Task data

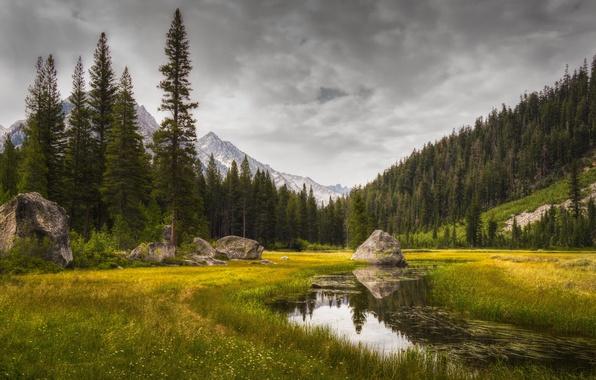 Картинка лес, горы, природа, озеро, река, камень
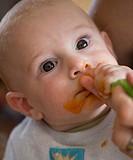 baby eats carrot mash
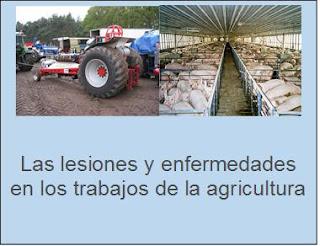 Lesiones en trabajos de agricultura.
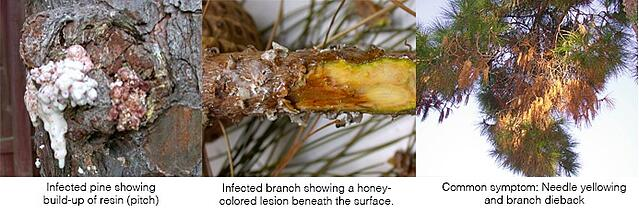pine-pitch-canker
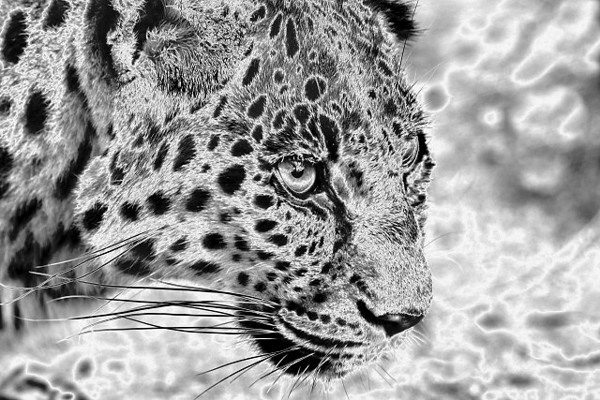 Chromed Leopard<br /> <br /> On occasion a color image just doesn't work out the way I had hoped.  In this case the color cast was so bad that I could not remove it conventionally or by converting the image to black and white.  I really liked the composition and wanted to rescue the image in some way so I resorted to trying the many filters found in Photoshop.  I am really pleased with the way this chromed version turned out.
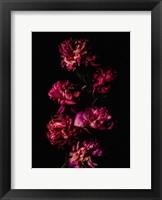 Framed Dark Flowers
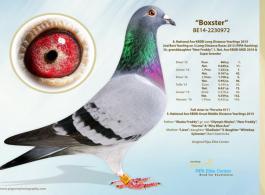 Boxster van het PIPA Elite Center bezit het heel unieke LDHA AA DRD4 CCCT genotype !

What is being asked
All of the entries need to be retyped word for word, pictures excluded.

Solution to this problem
 Картинка лес, горы, природа, озеро, река, камень
 baby eats carrot mash
 Lesiones en trabajos de agricultura.
pine-pitch-canker
 Chromed Leopard<br /> <br /> On occasion a color image just doesn't work out the way I had hoped.  In this case the color cast was so bad that I could not remove it conventionally or by converting the image to black and white.  I really liked the composition and wanted to rescue the image in some way so I resorted to trying the many filters found in Photoshop.  I am really pleased with the way this chromed version turned out.
 Framed Dark Flowers
 Boxster van het PIPA Elite Center bezit het heel unieke LDHA AA DRD4 CCCT genotype !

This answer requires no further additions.